## Start

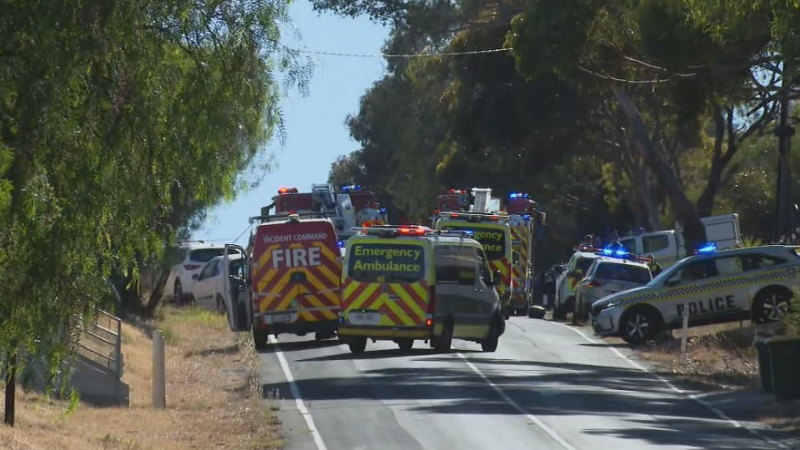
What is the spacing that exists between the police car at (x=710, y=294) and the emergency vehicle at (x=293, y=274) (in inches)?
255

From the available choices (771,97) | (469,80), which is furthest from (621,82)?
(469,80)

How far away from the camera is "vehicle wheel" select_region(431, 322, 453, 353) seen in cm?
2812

## End
## Start

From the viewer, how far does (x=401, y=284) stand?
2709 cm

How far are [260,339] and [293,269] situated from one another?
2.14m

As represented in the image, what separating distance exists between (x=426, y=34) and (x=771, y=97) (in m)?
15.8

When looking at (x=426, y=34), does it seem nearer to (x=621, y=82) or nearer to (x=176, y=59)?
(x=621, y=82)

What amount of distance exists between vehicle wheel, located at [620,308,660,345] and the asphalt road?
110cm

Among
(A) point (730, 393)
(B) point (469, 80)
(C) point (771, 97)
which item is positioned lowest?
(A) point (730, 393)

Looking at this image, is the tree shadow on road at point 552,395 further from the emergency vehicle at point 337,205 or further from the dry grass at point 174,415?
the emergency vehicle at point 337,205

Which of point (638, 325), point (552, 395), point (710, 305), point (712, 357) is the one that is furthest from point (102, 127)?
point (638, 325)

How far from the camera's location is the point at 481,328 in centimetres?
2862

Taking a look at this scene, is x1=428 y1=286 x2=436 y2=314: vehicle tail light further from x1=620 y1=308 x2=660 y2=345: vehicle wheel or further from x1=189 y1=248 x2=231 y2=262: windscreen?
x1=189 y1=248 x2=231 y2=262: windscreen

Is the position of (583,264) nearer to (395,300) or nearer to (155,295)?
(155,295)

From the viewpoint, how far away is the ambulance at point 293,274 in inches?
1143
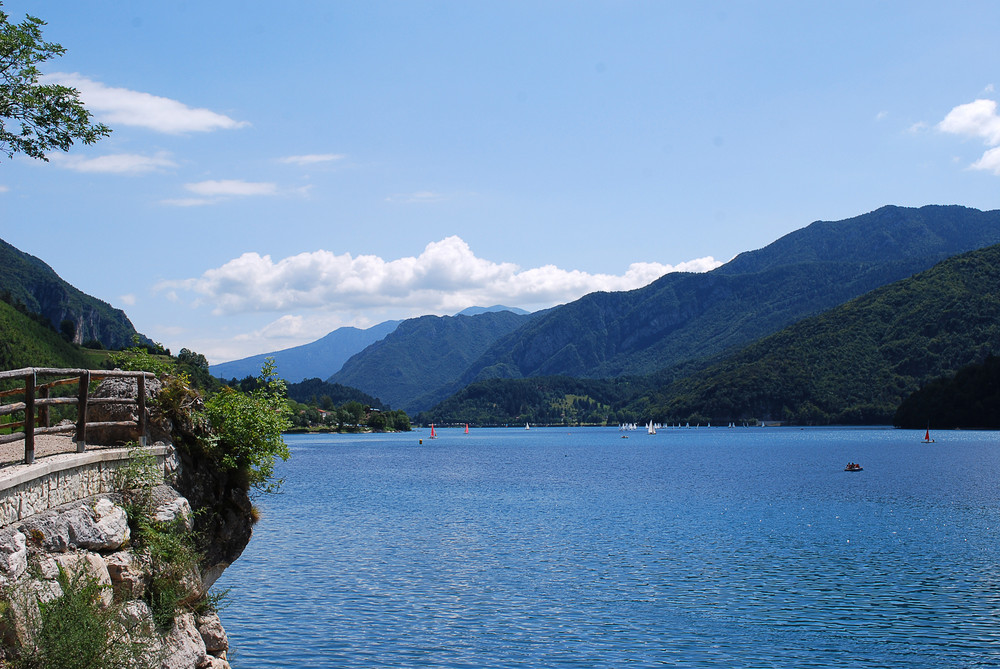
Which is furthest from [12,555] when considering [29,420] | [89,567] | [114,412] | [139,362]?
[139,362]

## End

SHORT PROBLEM:
State how many lines of the records above contain the string "vehicle", matching case exactly. Give only the number.

SOLUTION TO THE PROBLEM:
6